0:00 / Wood stork (call) call. Jabiru. Although this stork doesn't bring babies, it is a good flier, soaring on thermals with neck and legs outstretched. This bald-headed wading bird stands just over 3 feet tall, towering above almost all other wetland birds. Although this stork doesn't bring babies, it is a good flier, soaring on thermals with neck and legs outstretched.
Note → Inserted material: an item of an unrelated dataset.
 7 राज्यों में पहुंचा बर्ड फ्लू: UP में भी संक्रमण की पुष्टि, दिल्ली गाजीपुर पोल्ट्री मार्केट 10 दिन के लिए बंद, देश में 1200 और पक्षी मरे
Wood stork. The only stork and the largest wading bird that breeds in the United States, the Wood Stork is a distinctive wetland bird found primarily in the Southeast. This bald-headed wading bird stands just over 3 feet tall, towering above almost all other wetland birds. The wood stork (Mycteria americana) is a large American wading bird in the stork family Ciconiidae. Paul Marvin Heather Paul. It stands a meter tall, and has a dark, featherless head and upper neck, as well as white plumage, with dark iridescent wing- and tail feathers. However, the bird reacts almost immediately, snapping its beak at the alligators and forcing a hasty retreat. Large, white Wood Storks wade through southeastern swamps and wetlands. call. Flies with slow wingbeats, and flocks often soar very high on warm days. The video starts with one of the alligators climbing on to a wooden platform, in an attempt to bite the stork. Our only native stork in North America, a very large, heavy-billed bird that wades in the shallows of southern swamps. That clicking sound you hear is his beak,” said the post. In South America, it is resident, but in North America, it may disperse to as far as South America. Small alligators are feisty no doubt but still very vulnerable to a gigantic wood stork. It is found in subtropical and tropical habitats in the Americas, including the Caribbean.
It was formerly called the "wood ibis", though it is not an ibis.
Large, white Wood Storks wade through southeastern swamps and wetlands. Young Wood Storks have noisy begging calls, but adults are almost silent except for hissing and bill clappering. Other storks.